Supplied text ::
Svitlana Volkova, PhD

Email: svitlana dot volkova at pnnl dot gov
LinkedIn, Facebook

Pacific Northwest National Laboratory
Data Sciences and Analytics Group
Computing and Analytics Division
National Security Directorate
902 Battelle Boulevard
Richland, WA 99354

Visualizing Spatiotemporal Embeddings in Social Media

Contrasting Public Opinion Dynamics in VKontakte during Crisis

Inferring User Psycho-Demographics from Texts on Twitter

Inferring Gender and Age Attributes from Tweets

Correlating User Demographics and Interests on Twitter

Crowdsourcing Multilingual Gender and Age Rationales

I am a senior research scientist at the Data Sciences and Analytics Group, National Security Directorate, Pacific Northwest National Laboratory.

I have graduated with a PhD in Computer Science with a focus on Natural Language Processing, Social Media Analytics and Machine Learning from Johns Hopkins University, Center for Language and Speech Processing. My adviser was Benjamin Van Durme.

I am a PI on DARPA SocialSim program (TA3: Test and Measurement), and other projects -- Deception Detection and Tacking in News and Social Media, Graph-Based Deep Learning on Real-World Data. Previous projects focused on Deep Learning of Multilingual Distributed Representations from Large Streaming Text Data (co-PI) and Forecasting the Future using Diverse Social Media Sources (co-PI).

My research interests include natural language processing; machine learning; computational social science; social media analytics; deep learning for NLP applications: forecasting social media dynamics -- real-word events, opinions and emotions, disease outbreaks, language change, entity and event-driven connotations; deception detection and tracking, information biases and factuality assessment in news and social media; multilingual social media analysis.

Excerpted data ::
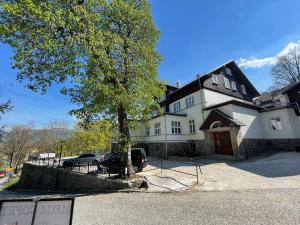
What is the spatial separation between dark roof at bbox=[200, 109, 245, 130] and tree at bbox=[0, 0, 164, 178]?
897 cm

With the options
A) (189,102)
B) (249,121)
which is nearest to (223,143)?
(249,121)

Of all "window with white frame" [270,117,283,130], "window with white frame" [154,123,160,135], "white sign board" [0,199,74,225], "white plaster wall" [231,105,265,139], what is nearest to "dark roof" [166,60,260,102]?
"white plaster wall" [231,105,265,139]

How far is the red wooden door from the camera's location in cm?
1906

Work required ::
How would the researcher's profile page at the top, not the listing, go on after its final sentence about research interests? Write that next part.

Task result ::
During my PhD I developed novel approaches and practical techniques for streaming personal analytics in social media focusing on the task of user demographic prediction. I worked on methods and practical applications for inferring latent user demographics from streaming communications in social media. I proposed approaches for constrained-resource classification, streaming prediction, iterative learning and inference with interactive annotation and weighting techniques. Predictive models developed in my dissertation allow the analysis of the relationships between user language, perceived psycho-demographic traits, emotions, opinions and interests in social media at scale.

I have been a research intern (summers of 2011, 2012 and 2014) in the Microsoft Research Natural Language Processing and Microsoft Research Cambridge Machine Learning and Perception teams. I worked with Yoram Bachrach on inferring latent user demographics, personality, emotions and sentiments in social media at Microsoft Research Cambridge in 2014 (demo @AAAI2015). I worked with Bill Dolan, Pallavi Choundry, Chris Quirk and Luke Zettlemoyer on learning to built procedural dialog systems with light supervision (published @ACL2013) and methods to relate literal and sentimental descriptions of visual properties (@NAACL2013 with Mark Yatskar and Asli Celikyilmaz) at Microsoft Research Redmond in 2012 and 2011.

I was awarded a Google Anita Borg Memorial Scholarship in 2010 and a Fulbright Scholarship in 2008.

I am on a Program Committee for top NLP and AI conferences: NAACL, TACL, ACL, EACL, EMNLP, AAAI, WWW and GHC.

Dissertation: Predicting Demographics and Affect in Social Networks [slides]
Committee: Benjamin Van Durme, David Yarowsky and Philip Resnik

ICWSM Hands-On Tutorial on Measuring Information Spread Within and Across Social Platforms, Munich, Germany, June 11 2019
Organizers: Emily Saldanha, Maria Glenski, and Svitlana Volkova

NAACL Tutorial on Social Media Predictive Analytics, Denver, CO May 31 2015 [slides] [references] [video]
Code and data (email to get access): [querying_twitter] [attribute] [psycho-demographics]
By using data, models or code, you agree to be bound by the terms of its license. Read the license.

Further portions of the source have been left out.